En multipliant les appels, Wendy a finalement pu trouver un toit pour la nuit à Osman et à sa conjointe. Au bout du fil, une intervenante communautaire leur explique qu’ils devront se rendre dès le lendemain dans les bureaux des services sociaux du comté de Clinton, où ils espèrent pouvoir obtenir des billets d’autobus pour New York. Ils ne connaissent personne dans la métropole, mais ont entendu parler d’un organisme qui y aide les réfugiés vénézuéliens. 

La conjointe d'Osman accouchera dans les prochaines semaines. Elle ignore encore où ils pourront s'établir.
La conjointe d'Osman accouchera dans les prochaines semaines. Elle ignore encore où ils pourront s'établir.

Visiblement démunie devant tant de détresse, Wendy tente tant bien que mal d’offrir un peu de réconfort. Ici, elle pose une main sur un avant-bras. Là, elle enlace une jeune mère colombienne à qui la fatigue a tiré quelques larmes.

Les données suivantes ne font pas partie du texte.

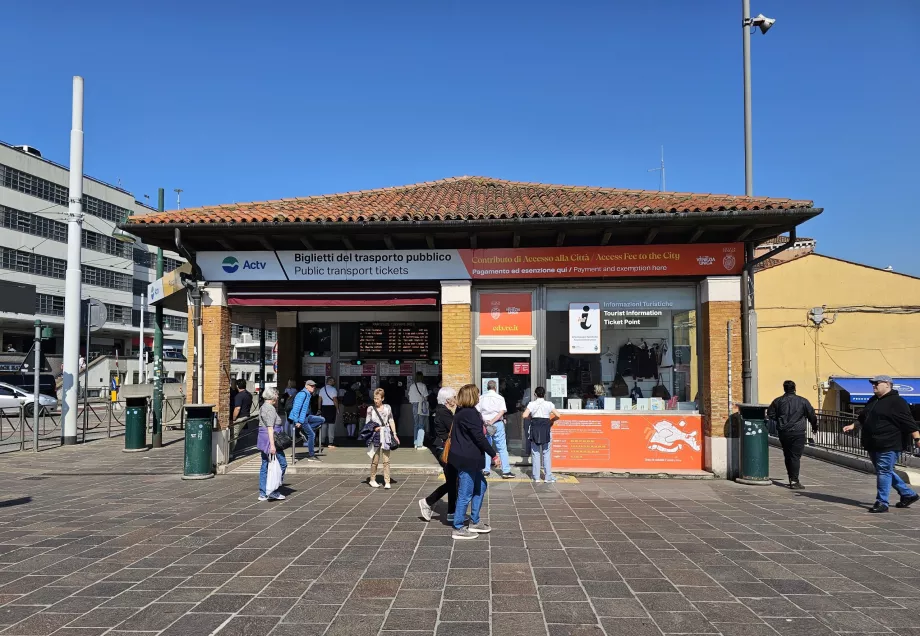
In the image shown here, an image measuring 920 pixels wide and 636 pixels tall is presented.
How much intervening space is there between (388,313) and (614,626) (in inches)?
413

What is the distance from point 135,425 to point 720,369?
12.4 m

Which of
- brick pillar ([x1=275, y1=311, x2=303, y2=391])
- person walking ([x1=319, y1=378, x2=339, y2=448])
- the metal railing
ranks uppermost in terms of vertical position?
brick pillar ([x1=275, y1=311, x2=303, y2=391])

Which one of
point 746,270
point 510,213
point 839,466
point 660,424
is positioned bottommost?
point 839,466

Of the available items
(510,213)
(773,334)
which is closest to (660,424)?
(510,213)

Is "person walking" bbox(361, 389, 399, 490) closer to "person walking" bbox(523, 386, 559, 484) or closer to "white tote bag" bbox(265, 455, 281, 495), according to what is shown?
"white tote bag" bbox(265, 455, 281, 495)

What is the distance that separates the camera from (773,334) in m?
22.1

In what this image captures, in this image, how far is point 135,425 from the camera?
45.7 ft

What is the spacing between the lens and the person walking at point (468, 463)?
6531 millimetres

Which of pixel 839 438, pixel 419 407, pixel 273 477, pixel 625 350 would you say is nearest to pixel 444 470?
pixel 273 477

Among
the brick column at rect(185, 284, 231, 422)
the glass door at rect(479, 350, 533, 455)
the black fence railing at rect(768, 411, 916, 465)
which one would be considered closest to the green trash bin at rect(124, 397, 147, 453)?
the brick column at rect(185, 284, 231, 422)

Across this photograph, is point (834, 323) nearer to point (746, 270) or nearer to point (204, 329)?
point (746, 270)

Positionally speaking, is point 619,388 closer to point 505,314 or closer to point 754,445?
point 754,445

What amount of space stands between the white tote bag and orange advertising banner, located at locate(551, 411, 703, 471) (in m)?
4.83

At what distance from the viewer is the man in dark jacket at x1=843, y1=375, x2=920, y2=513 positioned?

La Québécoise dit ne pas comprendre pourquoi aucun organisme américain n’est sur place pour aider les migrants refoulés à la frontière. «Je ne peux pas vous dire qui devrait faire ce travail du côté américain, souffle-t-elle. Je ne sais pas exactement comment les autorités gèrent la situation.»

Les autorités locales, elles, disent avoir été prises de court par l’annonce de la fermeture du chemin Roxham, le 24 mars dernier. 

Plattsburgh n’a jamais eu besoin d’infrastructures pour soutenir les demandeurs d’asile parce que ceux-ci n'étaient généralement de passage dans la ville que pour quelques heures. Maintenant qu’ils commencent à être refoulés du côté américain, le superviseur de la ville de Plattsburgh craint une véritable «crise humanitaire». 

Michael S. Cashman est superviseur de la ville de Plattsburgh, une fonction équivalente à celle d'un maire au Québec.
Michael S. Cashman est superviseur de la ville de Plattsburgh, une fonction équivalente à celle d'un maire au Québec.

«Pour le moment, ils reviennent au compte-gouttes, dit Michael S. Cashman, principal élu de la municipalité. Mais nous savons que des gens continuent de se rendre au chemin Roxham. Qu’arrivera-t-il si ce sont des centaines de personnes qui se retrouvent ici?»

Il affirme que la petite ville d’à peine 20 000 habitants n’a pas les infrastructures et les ressources pour accueillir ces personnes et réclame un plan d’urgence de la part des autorités fédérales américaines.

Un périple qui se poursuit

Avec l’aide de Wendy, Osman et sa femme ont finalement pu obtenir des billets d’autobus pour New York. 

Hamza, lui, ira passer quelques jours chez une connaissance, à Philadelphie. Il ignore ce qu’il fera ensuite.

Au moment de quitter Wendy, il remercie chaleureusement la dame, qui n’a finalement pu lui offrir qu’une oreille attentive. 

Quand il pourra acheter de nouveaux fusains, il esquissera son portrait, promet-il.

Il rêve encore de le lui remettre en personne, un jour. En sol canadien.